Не со мною — так раб.
Не с женою — так ладь.
Ждите троицу баб,
смех, березы лежать.
Никуда не сбежать,
если губы кричат.
Ты навеки свежа,
как колдунья-свеча.
О, откуда мне знать
чудо, чарочка рек?
Если волосы взять,
то светло на дворе!
Болезнь
Живу в потрепанной Калуге,
Меняю лето к алтарю.
Меня цитируют хоругви,
Когда с монашенкою сплю.
За красной изгородью рук
Болею я совсем по-черному.
Меня укутывает слух
И пеленает смех парчовый.
Я в желтых сенях от простуд
Развел костер, и твой ушиб,
Подглядывая, как пастух,
За табуном ночной души.
Смеркается, все тучи в сборе.
О, я сегодня тот, кто трусит
С огромной свечки тихой боли
Снимать нагар горячей грусти.
И с робостью ученика
Я — тот, который чает Веком
Растерянность черновика
Над захолустьем человека.
Я снова с вербой в первом классе,
Раскрашен репкой мой пенал,
Он первый, кто на лень пенял.
О, мне поклоны парте класть бы!
Урок не сорван — так сорвут,
Соврут, что кровь в больных ушах.
О, как тебя теперь зовут,
Моя сбежавшая душа?
Садись ко мне на подоконник,
Не бойся, я тебя не трону.
Я сам твой первый второгодник,
Чьи дневники никак не тонут.
Я жгу себя, как жгут версту
С малинником и бабьим лепетом,
К ногам сдирая бересту
Смертельно раненного лебедя.
Привет тебе, кончина чувств!
О, мне дышать уже немного.
Я смерти, милая, учусь.
Все остальное есть у Бога!
Пьяное
Запятая платья
Не в диктанте тела.
Пусть сады не платят
Чернокнижьем девок.
Я — наивно запрост,
И смешон, так далее.
Одноногий Август
Золотил сандалии,
Ворковал крестьянство,
Зазубрив веревку,
И на угли пьянства
Соблазнял золовку.
Я из той усадьбы,
Где чаи за ставней,
Где меня усадят
И читать заставят.
Мимо груш и кладбищ
Та усадьба снова
Переливом клавиш
На колоду Зова.
У невесты любо
И, пожалуй, жарко.
Сколько будут губы
О подолы шаркать?
Чьи-то руки тужат
По плечам греховным.
Да и я ведь тут же,
Как свеча с иконой.
Спите, райский садик,
Я мешать не стану.
…Ах, в моей усадьбе
Забивают ставни.
Мне построят, верно,
Подлецы без битвы
Жуткий дом на венах,
Крытый хрупкой бритвой!
Береста отречения
За пять минут бархата
я уже успел дойти до самоубийства.
Меня переполняла петля,
как Петра Первого переполняли шлюхи.
Он велел выполоть церкви,
он стоял как сахар в грязном стакане России
и не таял, не растаял и до сих пор.
Я кричу ему: «Пётр!.. Пётр!
Зачем лестницы сюртука
на пороховой погреб зазнайства?
Разве эпилепсия — пена преобразований?»
Кто-то поставил три свечки и тоже умер.
А я ушёл в лес и захотел таять вместо Петра Первого.

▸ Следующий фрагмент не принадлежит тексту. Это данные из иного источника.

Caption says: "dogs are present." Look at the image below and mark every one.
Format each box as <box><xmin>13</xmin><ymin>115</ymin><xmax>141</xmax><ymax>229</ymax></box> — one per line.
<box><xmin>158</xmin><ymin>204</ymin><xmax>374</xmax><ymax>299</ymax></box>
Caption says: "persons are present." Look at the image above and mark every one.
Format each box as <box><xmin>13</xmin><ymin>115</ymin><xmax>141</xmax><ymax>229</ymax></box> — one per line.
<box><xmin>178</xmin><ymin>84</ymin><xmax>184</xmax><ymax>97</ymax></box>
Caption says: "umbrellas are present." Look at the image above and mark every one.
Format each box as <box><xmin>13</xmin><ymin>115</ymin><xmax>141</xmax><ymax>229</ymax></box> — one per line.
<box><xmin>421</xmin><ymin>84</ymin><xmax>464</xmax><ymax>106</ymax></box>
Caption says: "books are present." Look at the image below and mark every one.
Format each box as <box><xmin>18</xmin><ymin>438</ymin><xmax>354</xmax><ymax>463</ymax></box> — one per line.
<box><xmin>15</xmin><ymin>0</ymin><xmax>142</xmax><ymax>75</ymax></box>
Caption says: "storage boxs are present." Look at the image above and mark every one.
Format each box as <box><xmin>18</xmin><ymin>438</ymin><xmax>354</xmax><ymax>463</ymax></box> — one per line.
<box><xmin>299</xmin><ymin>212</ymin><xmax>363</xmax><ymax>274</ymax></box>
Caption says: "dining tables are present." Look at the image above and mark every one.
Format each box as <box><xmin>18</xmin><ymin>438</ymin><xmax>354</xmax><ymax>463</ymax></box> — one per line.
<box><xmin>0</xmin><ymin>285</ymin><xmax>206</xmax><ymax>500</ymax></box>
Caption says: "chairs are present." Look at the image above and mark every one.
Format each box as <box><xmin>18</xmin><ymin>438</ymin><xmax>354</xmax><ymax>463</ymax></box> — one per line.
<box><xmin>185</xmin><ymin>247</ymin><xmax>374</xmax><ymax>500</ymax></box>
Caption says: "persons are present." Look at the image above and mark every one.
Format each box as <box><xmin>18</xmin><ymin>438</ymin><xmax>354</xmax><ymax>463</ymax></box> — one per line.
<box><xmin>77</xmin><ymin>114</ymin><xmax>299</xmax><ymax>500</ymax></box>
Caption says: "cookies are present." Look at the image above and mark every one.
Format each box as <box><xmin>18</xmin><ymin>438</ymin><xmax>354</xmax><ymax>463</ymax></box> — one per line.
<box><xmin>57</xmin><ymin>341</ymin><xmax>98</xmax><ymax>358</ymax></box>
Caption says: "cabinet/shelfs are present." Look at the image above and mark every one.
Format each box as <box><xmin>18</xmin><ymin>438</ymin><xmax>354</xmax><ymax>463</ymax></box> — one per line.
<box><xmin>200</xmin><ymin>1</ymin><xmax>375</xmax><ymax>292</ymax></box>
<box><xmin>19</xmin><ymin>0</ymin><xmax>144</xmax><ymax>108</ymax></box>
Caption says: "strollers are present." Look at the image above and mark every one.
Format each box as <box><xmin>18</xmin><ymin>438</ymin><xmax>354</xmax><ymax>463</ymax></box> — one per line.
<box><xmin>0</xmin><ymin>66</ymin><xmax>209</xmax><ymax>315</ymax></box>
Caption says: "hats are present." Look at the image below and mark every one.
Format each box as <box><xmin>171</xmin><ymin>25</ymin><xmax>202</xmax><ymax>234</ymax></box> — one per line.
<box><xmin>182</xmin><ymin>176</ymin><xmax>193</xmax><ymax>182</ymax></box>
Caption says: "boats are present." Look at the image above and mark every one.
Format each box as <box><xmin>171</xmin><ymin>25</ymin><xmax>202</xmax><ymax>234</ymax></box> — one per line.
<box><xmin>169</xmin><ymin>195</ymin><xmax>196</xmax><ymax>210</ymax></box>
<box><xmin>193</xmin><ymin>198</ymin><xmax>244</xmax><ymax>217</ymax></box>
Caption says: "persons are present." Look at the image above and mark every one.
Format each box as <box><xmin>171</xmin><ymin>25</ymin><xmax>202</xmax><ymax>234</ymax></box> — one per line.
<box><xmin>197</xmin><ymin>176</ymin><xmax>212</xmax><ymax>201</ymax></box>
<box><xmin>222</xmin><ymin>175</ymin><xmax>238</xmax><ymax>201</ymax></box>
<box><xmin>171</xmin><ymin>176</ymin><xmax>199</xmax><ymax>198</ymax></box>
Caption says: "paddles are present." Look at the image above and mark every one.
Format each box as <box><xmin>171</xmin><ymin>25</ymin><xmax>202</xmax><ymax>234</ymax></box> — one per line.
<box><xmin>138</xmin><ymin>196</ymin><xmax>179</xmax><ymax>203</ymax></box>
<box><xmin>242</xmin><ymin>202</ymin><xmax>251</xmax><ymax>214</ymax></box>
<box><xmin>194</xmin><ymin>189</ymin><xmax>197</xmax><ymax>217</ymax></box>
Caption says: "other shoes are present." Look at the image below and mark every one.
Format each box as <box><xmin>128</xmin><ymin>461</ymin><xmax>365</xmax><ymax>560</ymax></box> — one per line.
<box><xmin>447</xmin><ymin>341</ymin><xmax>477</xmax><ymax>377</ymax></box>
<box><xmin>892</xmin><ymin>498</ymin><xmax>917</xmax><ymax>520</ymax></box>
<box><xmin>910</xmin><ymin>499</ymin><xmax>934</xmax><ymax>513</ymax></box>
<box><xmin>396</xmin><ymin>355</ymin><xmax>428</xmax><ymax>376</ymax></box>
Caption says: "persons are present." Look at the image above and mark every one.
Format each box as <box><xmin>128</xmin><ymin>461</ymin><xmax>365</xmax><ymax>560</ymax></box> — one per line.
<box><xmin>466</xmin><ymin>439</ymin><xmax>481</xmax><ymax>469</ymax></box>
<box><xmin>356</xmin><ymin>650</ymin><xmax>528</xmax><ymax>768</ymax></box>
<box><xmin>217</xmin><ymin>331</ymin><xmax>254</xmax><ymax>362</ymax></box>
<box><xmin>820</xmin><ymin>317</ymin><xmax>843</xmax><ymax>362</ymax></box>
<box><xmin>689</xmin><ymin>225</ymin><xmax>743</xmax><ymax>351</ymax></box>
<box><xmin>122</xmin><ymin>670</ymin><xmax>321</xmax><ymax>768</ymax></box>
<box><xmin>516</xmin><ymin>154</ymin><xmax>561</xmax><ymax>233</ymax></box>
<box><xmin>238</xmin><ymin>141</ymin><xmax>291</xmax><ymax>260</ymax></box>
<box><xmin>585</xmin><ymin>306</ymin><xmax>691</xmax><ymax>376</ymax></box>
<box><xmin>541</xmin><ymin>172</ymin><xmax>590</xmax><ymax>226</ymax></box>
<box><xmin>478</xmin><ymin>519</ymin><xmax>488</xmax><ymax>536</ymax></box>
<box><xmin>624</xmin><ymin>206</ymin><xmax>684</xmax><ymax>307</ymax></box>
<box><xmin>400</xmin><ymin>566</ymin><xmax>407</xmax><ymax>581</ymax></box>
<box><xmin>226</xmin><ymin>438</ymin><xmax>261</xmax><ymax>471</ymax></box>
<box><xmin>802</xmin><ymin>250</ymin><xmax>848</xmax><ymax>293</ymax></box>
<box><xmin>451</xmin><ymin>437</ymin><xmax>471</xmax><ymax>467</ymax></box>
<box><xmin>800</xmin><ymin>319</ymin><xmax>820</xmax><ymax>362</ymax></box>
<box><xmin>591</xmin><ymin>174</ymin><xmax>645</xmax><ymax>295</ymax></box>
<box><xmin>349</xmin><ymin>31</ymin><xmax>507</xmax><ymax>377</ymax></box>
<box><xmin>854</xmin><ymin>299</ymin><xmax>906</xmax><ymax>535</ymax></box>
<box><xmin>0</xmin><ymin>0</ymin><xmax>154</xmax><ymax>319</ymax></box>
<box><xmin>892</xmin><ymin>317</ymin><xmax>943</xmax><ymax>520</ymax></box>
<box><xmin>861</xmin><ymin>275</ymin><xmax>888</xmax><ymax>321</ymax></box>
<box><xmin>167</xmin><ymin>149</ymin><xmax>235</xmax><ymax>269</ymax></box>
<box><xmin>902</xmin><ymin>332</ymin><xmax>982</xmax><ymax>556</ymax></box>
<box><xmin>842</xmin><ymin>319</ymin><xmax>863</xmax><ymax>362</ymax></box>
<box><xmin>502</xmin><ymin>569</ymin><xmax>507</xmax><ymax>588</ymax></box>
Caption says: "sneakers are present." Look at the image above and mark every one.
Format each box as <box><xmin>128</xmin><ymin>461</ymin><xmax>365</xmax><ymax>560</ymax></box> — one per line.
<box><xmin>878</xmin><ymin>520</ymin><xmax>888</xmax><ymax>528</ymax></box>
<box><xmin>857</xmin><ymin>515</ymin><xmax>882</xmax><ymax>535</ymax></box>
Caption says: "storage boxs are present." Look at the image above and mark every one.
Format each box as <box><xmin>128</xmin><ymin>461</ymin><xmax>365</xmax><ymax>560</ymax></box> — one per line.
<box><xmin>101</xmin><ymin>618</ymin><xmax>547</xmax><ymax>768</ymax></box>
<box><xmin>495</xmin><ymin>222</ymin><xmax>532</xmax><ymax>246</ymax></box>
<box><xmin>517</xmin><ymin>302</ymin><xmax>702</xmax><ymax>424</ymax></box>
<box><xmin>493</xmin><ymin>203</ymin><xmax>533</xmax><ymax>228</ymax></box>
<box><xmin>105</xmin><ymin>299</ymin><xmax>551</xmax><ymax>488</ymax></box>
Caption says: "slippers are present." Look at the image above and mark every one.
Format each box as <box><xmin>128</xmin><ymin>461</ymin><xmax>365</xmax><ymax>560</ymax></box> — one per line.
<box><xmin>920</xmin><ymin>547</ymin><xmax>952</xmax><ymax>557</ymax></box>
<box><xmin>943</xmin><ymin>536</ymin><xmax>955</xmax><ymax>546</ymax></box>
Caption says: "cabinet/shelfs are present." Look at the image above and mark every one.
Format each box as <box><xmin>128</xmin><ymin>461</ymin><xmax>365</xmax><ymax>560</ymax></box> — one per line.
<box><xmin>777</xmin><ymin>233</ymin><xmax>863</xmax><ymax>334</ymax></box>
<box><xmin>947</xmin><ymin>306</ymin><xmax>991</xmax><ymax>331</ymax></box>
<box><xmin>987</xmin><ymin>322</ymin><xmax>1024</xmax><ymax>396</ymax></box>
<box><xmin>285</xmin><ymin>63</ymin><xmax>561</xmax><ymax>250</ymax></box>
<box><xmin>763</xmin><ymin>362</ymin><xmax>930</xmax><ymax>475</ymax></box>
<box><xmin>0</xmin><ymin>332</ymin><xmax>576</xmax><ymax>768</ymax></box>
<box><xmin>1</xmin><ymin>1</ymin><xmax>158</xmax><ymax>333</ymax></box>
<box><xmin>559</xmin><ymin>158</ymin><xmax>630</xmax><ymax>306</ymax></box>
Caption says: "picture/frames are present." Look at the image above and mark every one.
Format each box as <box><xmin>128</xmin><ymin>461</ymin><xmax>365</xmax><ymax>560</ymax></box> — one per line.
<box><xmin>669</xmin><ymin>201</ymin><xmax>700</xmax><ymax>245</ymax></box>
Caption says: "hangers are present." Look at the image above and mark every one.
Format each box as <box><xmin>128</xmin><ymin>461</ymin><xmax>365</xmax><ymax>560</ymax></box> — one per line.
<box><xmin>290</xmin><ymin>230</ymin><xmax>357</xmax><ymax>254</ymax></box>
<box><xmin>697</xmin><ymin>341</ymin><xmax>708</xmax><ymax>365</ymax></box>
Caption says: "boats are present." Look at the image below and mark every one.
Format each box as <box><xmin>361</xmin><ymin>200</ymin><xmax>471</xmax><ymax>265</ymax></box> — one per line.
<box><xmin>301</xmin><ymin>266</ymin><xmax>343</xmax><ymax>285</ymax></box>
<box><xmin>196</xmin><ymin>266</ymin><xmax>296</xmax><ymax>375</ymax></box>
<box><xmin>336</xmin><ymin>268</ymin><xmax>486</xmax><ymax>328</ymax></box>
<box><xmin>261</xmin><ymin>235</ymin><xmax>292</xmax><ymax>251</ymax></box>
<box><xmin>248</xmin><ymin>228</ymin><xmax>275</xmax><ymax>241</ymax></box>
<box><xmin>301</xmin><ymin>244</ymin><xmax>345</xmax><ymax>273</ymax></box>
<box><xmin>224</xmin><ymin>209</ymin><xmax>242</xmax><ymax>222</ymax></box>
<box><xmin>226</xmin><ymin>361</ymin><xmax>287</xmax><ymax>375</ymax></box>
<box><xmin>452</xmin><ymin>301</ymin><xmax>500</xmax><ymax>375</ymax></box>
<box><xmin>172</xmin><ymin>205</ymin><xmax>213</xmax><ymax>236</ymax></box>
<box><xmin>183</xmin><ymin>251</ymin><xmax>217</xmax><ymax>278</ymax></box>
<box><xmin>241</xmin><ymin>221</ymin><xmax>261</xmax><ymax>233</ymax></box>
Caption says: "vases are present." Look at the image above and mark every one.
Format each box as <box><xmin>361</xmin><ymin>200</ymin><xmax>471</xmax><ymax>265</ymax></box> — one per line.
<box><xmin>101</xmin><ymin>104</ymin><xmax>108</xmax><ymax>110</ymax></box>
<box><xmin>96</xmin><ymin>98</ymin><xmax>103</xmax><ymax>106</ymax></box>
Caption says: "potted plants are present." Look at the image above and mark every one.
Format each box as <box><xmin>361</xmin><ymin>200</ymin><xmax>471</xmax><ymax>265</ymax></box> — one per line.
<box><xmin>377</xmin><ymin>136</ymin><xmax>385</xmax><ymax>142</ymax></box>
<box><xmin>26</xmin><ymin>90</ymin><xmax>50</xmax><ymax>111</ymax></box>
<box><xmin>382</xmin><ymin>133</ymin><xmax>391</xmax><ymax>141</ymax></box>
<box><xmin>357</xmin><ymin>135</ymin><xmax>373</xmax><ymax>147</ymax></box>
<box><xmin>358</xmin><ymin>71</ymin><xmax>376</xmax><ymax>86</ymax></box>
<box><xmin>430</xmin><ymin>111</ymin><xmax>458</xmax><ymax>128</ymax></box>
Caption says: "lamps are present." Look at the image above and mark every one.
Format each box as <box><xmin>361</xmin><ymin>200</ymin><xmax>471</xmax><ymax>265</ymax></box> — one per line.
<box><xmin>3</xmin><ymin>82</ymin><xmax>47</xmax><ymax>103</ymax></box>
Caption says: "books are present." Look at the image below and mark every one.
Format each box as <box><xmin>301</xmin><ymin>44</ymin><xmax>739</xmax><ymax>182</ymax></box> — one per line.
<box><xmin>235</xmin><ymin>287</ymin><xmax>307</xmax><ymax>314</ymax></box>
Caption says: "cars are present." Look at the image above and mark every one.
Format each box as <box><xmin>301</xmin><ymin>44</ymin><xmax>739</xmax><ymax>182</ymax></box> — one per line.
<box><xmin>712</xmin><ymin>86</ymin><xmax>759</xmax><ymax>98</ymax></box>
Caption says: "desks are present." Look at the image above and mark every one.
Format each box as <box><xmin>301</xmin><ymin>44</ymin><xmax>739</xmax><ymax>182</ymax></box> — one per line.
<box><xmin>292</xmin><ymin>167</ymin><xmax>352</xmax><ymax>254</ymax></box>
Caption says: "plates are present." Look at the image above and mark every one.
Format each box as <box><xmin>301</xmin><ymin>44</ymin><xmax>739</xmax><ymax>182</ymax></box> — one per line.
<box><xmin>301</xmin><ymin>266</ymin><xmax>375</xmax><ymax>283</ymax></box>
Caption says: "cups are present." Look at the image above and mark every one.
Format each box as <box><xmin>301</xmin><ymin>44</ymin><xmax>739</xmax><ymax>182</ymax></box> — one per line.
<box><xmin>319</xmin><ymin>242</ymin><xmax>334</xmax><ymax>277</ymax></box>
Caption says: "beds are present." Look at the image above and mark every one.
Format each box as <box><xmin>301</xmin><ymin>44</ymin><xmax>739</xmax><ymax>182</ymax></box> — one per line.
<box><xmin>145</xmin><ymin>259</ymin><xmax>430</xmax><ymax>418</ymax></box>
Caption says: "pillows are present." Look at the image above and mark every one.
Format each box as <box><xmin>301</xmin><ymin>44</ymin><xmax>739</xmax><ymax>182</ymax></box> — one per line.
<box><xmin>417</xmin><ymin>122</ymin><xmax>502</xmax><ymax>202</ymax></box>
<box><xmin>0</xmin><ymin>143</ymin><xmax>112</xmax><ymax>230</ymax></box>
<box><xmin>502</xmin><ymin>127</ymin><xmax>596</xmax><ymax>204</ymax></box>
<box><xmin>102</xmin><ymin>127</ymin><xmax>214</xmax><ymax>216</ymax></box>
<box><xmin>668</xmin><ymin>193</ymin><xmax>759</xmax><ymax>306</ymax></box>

Я заплатил волку дань убежавшей монашенки.
Я выбросил обручальное кольцо,
на котором застряло тело.
Но снег был намного тяжелей подбородка —
он всё таял и таял, он всё падал и падал.
Он облепил меня с жадностью любовницы,
у которой выпали зубы мудрости.
Я шёл, как статуя, и лишь серебряный крестик,
как колокольчик на шее заблудшей овцы,
выдавал моё громкое бегство.
Звери, встречавшие меня на пути,
от страха крестились,
а потом переходили на молитвы,
как будто доставали по блату лишний гроб —
теперь на меня молятся и будут молиться до тех пор,
пока последняя поклонница не украдёт
мою медную могильную плиту,
чтобы закрыть, наконец, закрыть, наконец…
чёрную, кислую дующую щель бессмертья!
Открытка вам на память
Знаю, я банален, как смертельно-раненый,
в вашем балагане для меня нет места,
души разворованы, все сердца украдены,
в сатанинских масках все мои невесты.
Неужели нужен мне лишь кусочек мяса,
чтобы согревал, называл по имени?
Ненавижу вас я, словно нищих касса,
теребят на свет только глазки синие.
Да, я выпил всё – и вас, извините,
пропустил твройным одеколоном с ваточкой…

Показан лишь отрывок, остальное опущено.